▶ [Written task 1] Print the part of the email about FreeBSD pthreads and MySQL starting with "Skip site navigation" and going on through "pthreads for MYSQL+FreeBSD.", word for word.
▶ [Written task 2] Pick up the email about FreeBSD pthreads and MySQL disk I/O from its last sentence and keep writing it.

▶ [Page]
>> START

Skip site navigation (1)Skip section navigation (2)
Date:      Tue, 11 Jan 2000 11:25:35 +1100
From:      Patryk Zadarnowski <patrykz@ilion.eu.org>
To:        "Scott Hess" <scott@avantgo.com>
Cc:        freebsd-hackers@FreeBSD.ORG, developer@lists.mysql.com
Subject:   Re: Concept check: iothreads addition to pthreads for MYSQL+FreeBSD. 
Message-ID:  <200001110025.LAA31411@mycenae.ilion.eu.org>
In-Reply-To: Your message of "Mon, 10 Jan 2000 15:20:38 -0800." <1a6101bf5bc1$4e364b20$1e80000a@avantgo.com> 

next in thread | previous in thread | raw e-mail | index | archive | help
> Recently I was tasked to find a way to scale up our MYSQL server, running
> MYSQL3.22.15 on FreeBSD3.3.  I've been testing a hardware RAID solution,
> and found that with 6 disks in a RAID5 configuration, the system was only
> perhaps 30% faster than when running on a single disk.  [The 6 disks in the
> RAID5 are the same model as the single-disk test I was comparing against.]
> 
> Experimentation determined that pthreads was the problem.  FreeBSD's
> implementation of pthreads using a select() loop, and select() always says
> that disk I/O is ready to proceed, and disk I/O never return EWOULDBLOCK.
> Essentially, pthreads was serializing the MYSQL read() requests, and if the
> dataset exceeds memory size, performance becomes entirely seek bound.
> 
> I've implemented a rough fix, which is to rfork() processes which I label
> "iothreads" to handle the disk I/O.  The parent process running pthreads
> has a socketpair() to each of the iothreads.  The iothreads wait for
> requests on the socketpair, and since socketpairs can block, pthreads can
> handle them efficiently.  This essentially allows me to turn blocking disk
> I/O calls into non-blocking calls.  Having multiple pending seeks turns out
> to be a huge win for MYSQL, allowing it to scale much better as disks are
> added to the RAID5 array.

>> END

Excerpts of spatial question data:

>> START

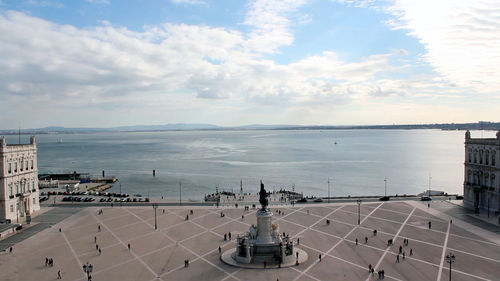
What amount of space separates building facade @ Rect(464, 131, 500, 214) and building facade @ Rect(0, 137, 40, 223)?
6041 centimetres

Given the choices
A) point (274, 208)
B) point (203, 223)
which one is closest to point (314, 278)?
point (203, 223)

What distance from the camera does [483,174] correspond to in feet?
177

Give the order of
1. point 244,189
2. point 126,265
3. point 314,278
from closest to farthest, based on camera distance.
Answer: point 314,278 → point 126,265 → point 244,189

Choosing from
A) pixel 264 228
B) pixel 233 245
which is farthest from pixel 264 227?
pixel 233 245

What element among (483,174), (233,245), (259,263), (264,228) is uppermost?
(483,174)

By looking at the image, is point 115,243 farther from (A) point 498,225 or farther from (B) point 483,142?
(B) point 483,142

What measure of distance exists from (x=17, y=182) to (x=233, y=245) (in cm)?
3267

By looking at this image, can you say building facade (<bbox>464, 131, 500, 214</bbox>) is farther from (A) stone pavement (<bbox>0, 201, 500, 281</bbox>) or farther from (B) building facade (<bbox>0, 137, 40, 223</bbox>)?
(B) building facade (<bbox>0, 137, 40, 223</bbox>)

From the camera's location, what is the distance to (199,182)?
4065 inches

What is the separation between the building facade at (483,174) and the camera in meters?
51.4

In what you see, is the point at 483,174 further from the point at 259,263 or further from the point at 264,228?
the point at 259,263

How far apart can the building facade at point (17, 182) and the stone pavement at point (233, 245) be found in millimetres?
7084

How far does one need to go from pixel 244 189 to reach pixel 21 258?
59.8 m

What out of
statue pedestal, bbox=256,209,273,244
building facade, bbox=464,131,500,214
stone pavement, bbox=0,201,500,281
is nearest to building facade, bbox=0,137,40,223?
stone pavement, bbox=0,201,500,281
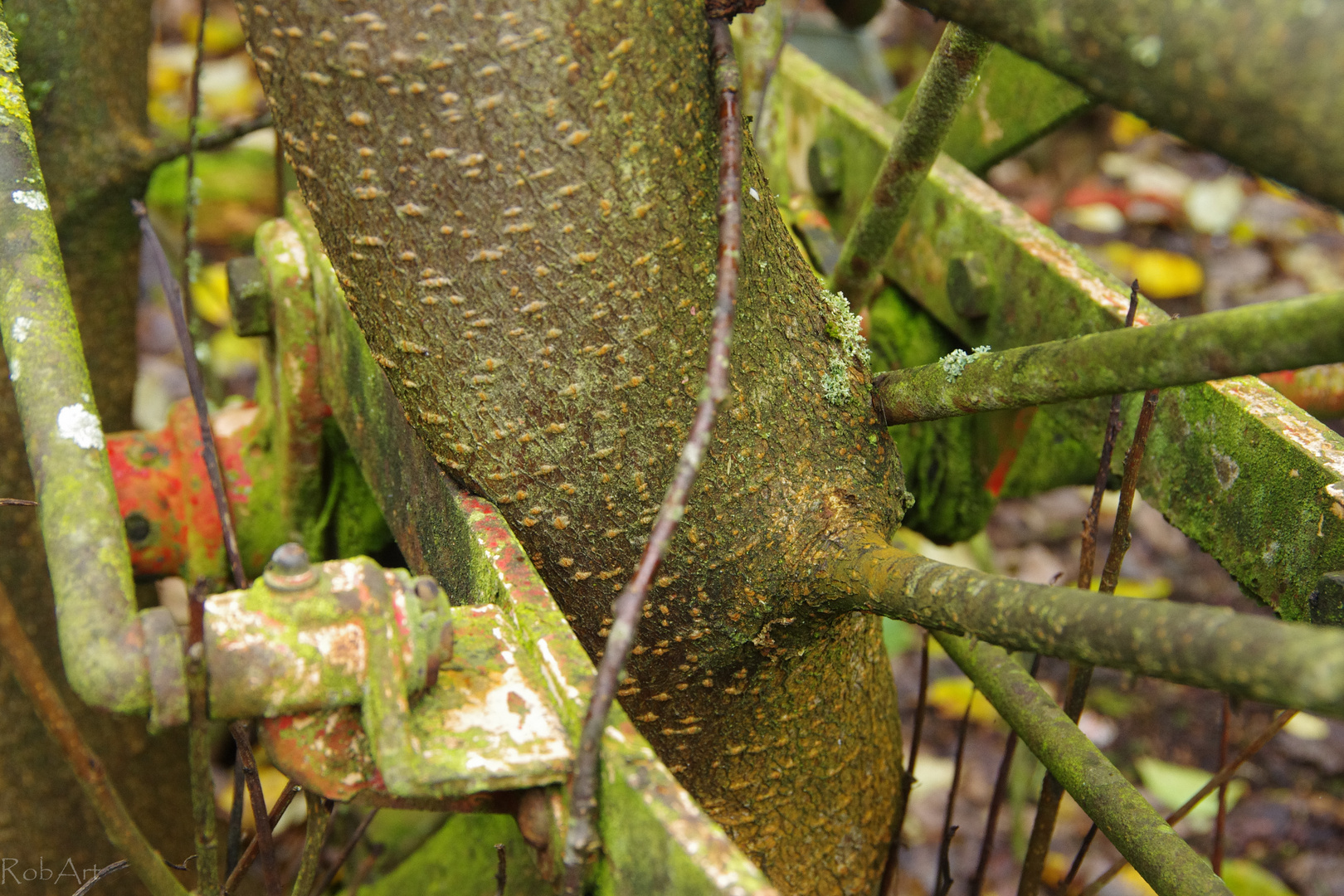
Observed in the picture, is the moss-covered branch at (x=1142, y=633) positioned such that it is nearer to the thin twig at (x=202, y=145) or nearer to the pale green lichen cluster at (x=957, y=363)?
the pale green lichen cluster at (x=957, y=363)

>> END

▶ [Exercise result 1]
Skip site navigation (1)Skip section navigation (2)
Date:      Tue, 11 Jan 2000 11:25:35 +1100
From:      Patryk Zadarnowski <patrykz@ilion.eu.org>
To:        "Scott Hess" <scott@avantgo.com>
Cc:        freebsd-hackers@FreeBSD.ORG, developer@lists.mysql.com
Subject:   Re: Concept check: iothreads addition to pthreads for MYSQL+FreeBSD.

▶ [Exercise result 2]
> 
> Unfortunately, I'm concerned about using this code in production, because
> it needs a fair amount of cleanup to handle signals and administrative
> functions correctly.  For this reason and others, I'm starting a project to
> move it into the pthreads library itself.  Before I embark on that effort,
> I have a couple questions:
> 
> 1) Does this seem like a reasonable approach?  [It _works_, and well.  But
> it tastes strongly of hack.]
> 
> 2) Does anyone have suggestions for a solution that will be cleaner and
> won't take man-months to implement?  [Which is the redeeming quality of
> what I've got - it took me two days to zero in on a very workable
> solution.]
> 
> 3) Is anyone working on something I might leverage off of in this area?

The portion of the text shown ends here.